→ **Task directions**:
Count the lines in the rows below that contain the string "roof". Reply with that number alone.

→ **Available data**:

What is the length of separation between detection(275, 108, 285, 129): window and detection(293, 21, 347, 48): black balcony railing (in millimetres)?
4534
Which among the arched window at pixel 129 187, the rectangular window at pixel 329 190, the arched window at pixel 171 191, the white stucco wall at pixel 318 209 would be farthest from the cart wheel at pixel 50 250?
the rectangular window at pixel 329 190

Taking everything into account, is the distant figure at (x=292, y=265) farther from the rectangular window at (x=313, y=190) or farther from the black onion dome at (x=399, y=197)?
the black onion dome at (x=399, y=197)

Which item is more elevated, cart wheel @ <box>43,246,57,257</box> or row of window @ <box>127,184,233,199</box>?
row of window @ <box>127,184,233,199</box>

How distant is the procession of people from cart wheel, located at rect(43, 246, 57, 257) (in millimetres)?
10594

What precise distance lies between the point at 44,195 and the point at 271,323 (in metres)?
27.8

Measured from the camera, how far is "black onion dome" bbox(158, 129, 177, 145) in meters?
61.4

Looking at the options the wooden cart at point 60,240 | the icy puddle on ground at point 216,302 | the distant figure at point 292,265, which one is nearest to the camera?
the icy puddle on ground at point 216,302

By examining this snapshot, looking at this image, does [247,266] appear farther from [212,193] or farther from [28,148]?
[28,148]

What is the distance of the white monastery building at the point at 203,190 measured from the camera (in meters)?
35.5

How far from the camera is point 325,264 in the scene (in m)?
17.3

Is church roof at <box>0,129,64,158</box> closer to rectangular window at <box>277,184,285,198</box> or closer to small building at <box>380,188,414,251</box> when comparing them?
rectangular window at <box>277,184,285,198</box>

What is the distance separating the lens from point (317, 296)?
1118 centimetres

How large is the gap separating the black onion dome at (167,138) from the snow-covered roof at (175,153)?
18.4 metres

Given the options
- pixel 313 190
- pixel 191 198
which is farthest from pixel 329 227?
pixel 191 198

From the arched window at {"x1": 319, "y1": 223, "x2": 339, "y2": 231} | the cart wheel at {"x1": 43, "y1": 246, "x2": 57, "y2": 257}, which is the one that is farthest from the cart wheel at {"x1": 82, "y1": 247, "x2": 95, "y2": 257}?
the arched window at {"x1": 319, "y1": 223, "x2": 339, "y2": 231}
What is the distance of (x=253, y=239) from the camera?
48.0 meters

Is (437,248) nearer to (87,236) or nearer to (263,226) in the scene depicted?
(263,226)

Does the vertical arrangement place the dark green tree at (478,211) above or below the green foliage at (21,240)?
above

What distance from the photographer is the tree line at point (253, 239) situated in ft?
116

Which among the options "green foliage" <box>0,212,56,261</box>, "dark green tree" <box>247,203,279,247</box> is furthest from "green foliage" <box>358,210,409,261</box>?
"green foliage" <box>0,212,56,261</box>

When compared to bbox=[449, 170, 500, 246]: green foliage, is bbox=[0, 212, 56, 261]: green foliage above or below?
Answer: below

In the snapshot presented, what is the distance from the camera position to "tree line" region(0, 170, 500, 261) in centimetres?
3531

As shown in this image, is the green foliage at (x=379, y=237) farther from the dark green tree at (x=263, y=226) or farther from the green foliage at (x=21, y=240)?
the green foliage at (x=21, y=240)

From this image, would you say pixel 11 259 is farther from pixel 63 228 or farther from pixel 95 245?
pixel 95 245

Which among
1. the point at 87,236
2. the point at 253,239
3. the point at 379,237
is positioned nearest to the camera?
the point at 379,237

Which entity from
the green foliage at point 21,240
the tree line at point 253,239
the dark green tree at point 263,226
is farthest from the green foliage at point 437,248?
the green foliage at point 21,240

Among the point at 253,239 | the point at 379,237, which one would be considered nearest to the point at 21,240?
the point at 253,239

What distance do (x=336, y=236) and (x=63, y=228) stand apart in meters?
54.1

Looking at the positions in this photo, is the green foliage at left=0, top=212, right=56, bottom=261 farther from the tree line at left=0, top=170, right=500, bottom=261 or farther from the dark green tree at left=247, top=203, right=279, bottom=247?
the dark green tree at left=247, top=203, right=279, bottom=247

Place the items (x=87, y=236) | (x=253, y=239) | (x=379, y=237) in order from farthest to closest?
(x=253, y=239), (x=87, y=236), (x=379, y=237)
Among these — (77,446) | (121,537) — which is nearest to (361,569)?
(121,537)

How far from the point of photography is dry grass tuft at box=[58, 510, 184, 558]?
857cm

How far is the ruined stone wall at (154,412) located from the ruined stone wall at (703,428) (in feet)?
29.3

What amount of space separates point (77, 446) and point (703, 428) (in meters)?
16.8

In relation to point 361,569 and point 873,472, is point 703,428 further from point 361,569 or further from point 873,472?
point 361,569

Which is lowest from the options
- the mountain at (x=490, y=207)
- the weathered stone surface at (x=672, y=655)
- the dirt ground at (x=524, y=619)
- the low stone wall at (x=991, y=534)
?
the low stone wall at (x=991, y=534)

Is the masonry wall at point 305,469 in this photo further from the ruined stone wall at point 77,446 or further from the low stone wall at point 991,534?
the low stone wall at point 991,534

→ **Completed task**:
2